═══ The records
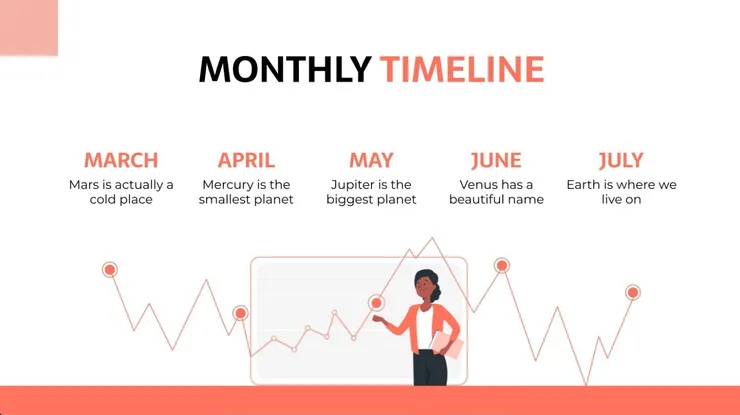 MONTHLY TIMELINE

MARCH
Mars is actually a cold place

APRIL
Mercury is the smallest planet

MAY
Jupiter is the biggest planet

JUNE
Venus has a beautiful name

JULY
Earth is where we live on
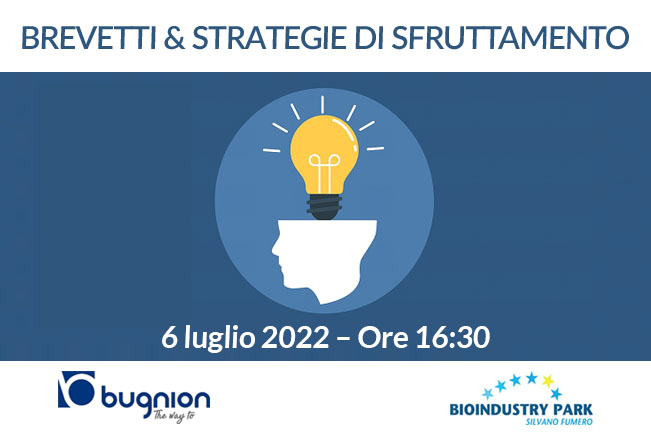 BREVETTI & STRATEGIE DI SFRUTTAMENTO

6 luglio 2022 – Ore 16:30

bugnion
The way to

BIOINDUSTRY PARK
SILVANO FUMERO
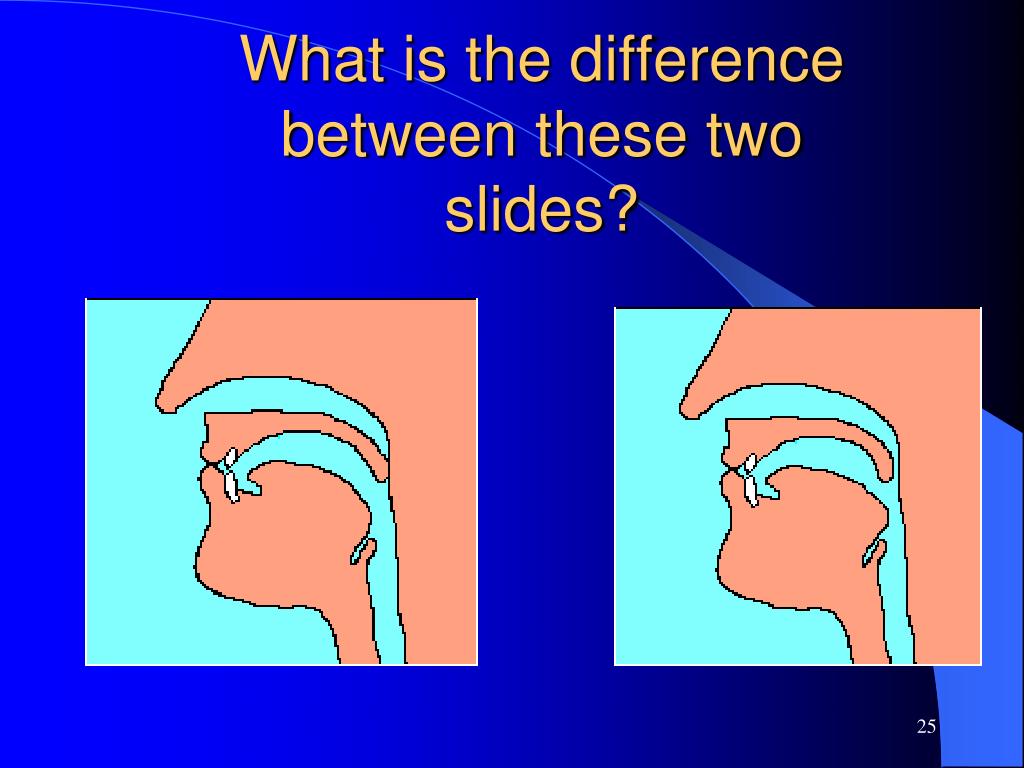 What is the difference between these two slides?

25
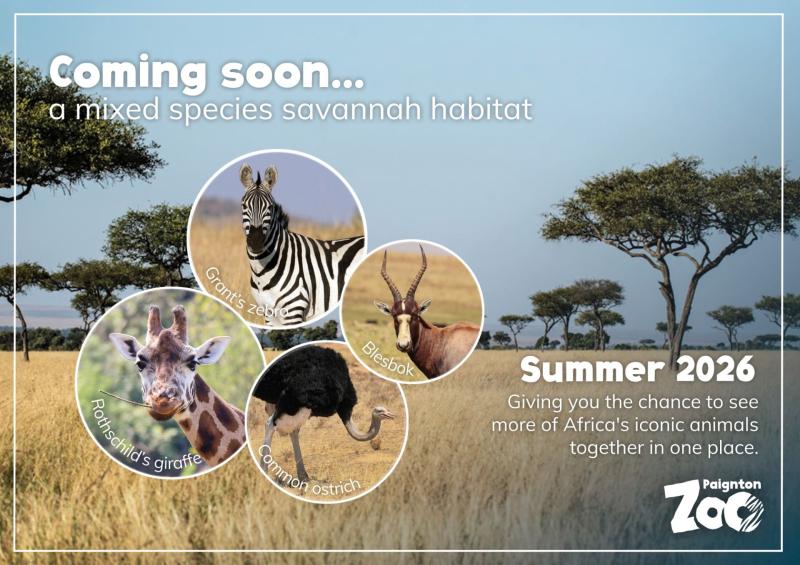 Coming soon...
a mixed species savannah habitat

Grant's zebra

Blesbok

Rothschild's giraffe

Common ostrich

Summer 2026

Giving you the chance to see more of Africa's iconic animals together in one place.

Paignton Zoo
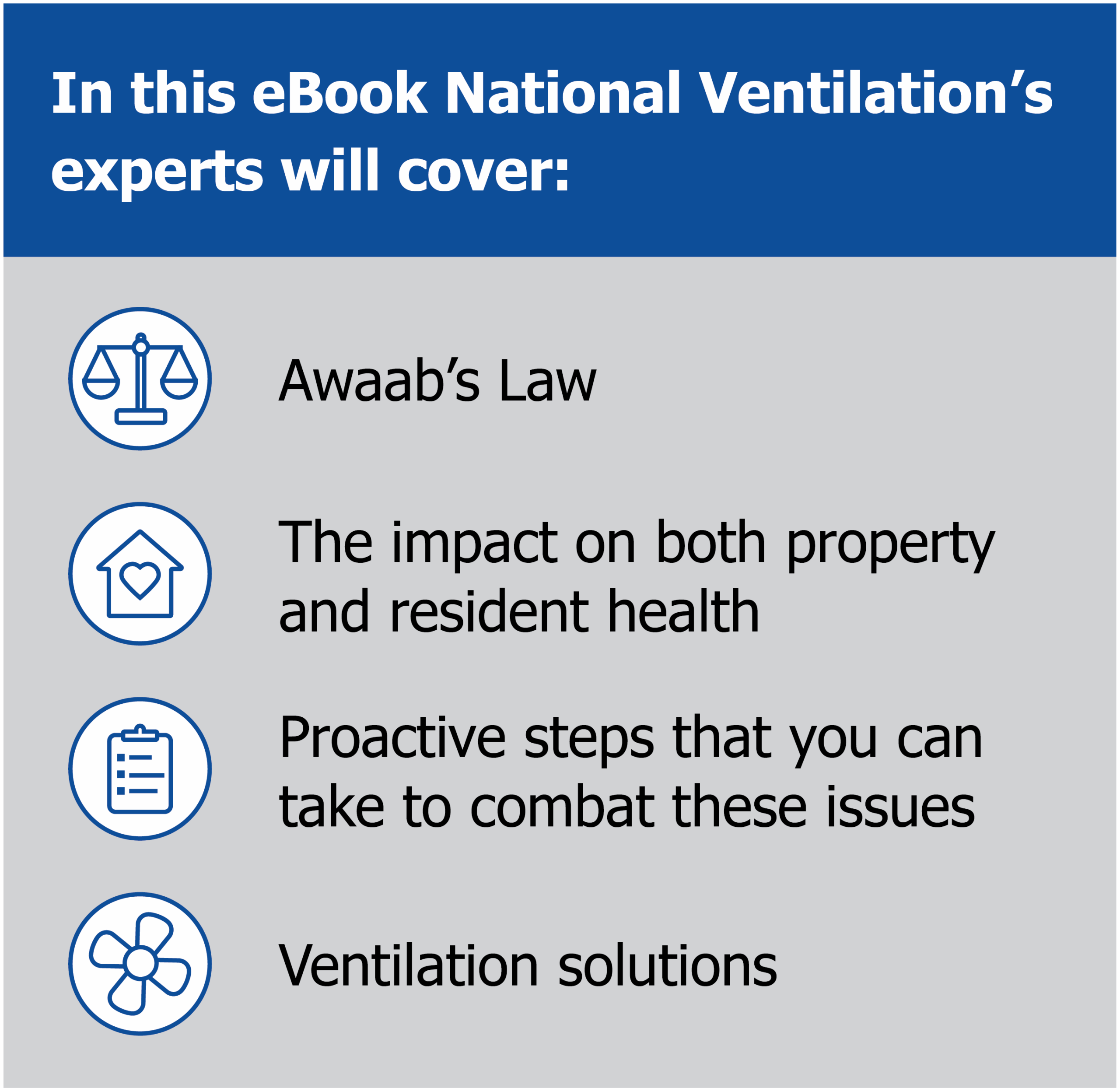 In this eBook National Ventilation’s experts will cover:

Awaab’s Law

The impact on both property and resident health

Proactive steps that you can take to combat these issues

Ventilation solutions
══════
What is being asked: Say how many lines in the records above hold "place", and give no other text.

The completed task: 2